§ **PROBLEM TO WORK ON**: Leave the pictures out, and repeat exactly each line from the one that holds "LEGO STAR WARS 75210 MOLOCH'S LANDSPEEDER" through the final line of the entries below.
=== DATA FOR ANALYSIS ===
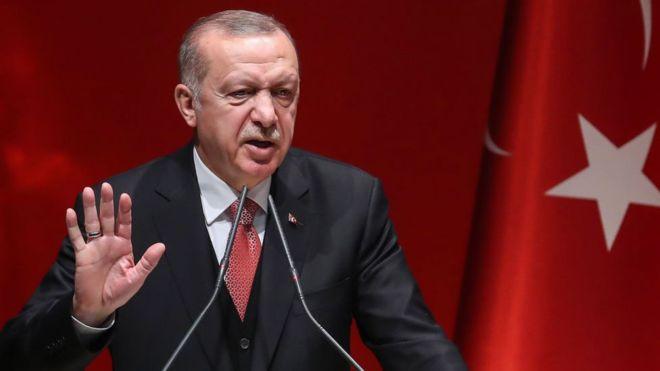 Cumhurbaşkanı Erdoğan veto etti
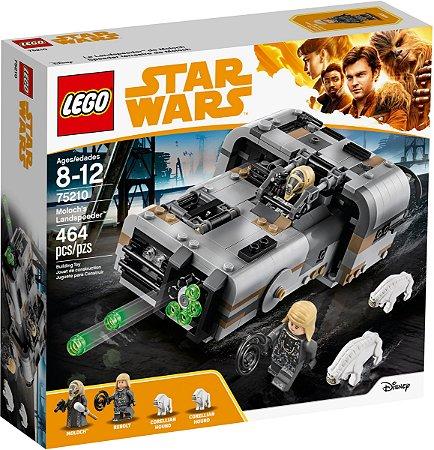 LEGO STAR WARS 75210 MOLOCH'S LANDSPEEDER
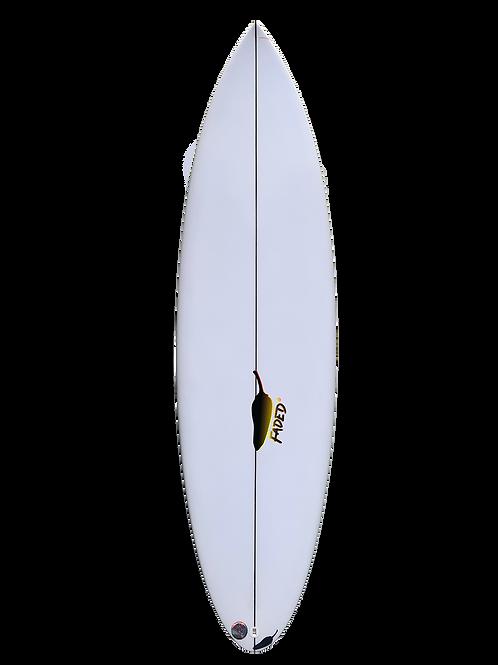 Chilli - Faded 2.0 model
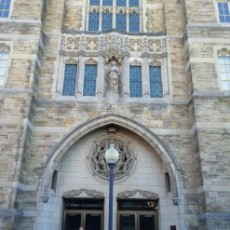St. Mary's - St. Alphonsus Regional Catholic School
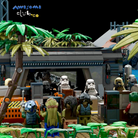 LEGO Blue Squadron Scarif Battle Star Wars 6 AwesomeClub Wallpaper 16 x 9.png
===
§ **RESPONSE**:
 LEGO STAR WARS 75210 MOLOCH'S LANDSPEEDER
 Chilli - Faded 2.0 model
St. Mary's - St. Alphonsus Regional Catholic School
 LEGO Blue Squadron Scarif Battle Star Wars 6 AwesomeClub Wallpaper 16 x 9.png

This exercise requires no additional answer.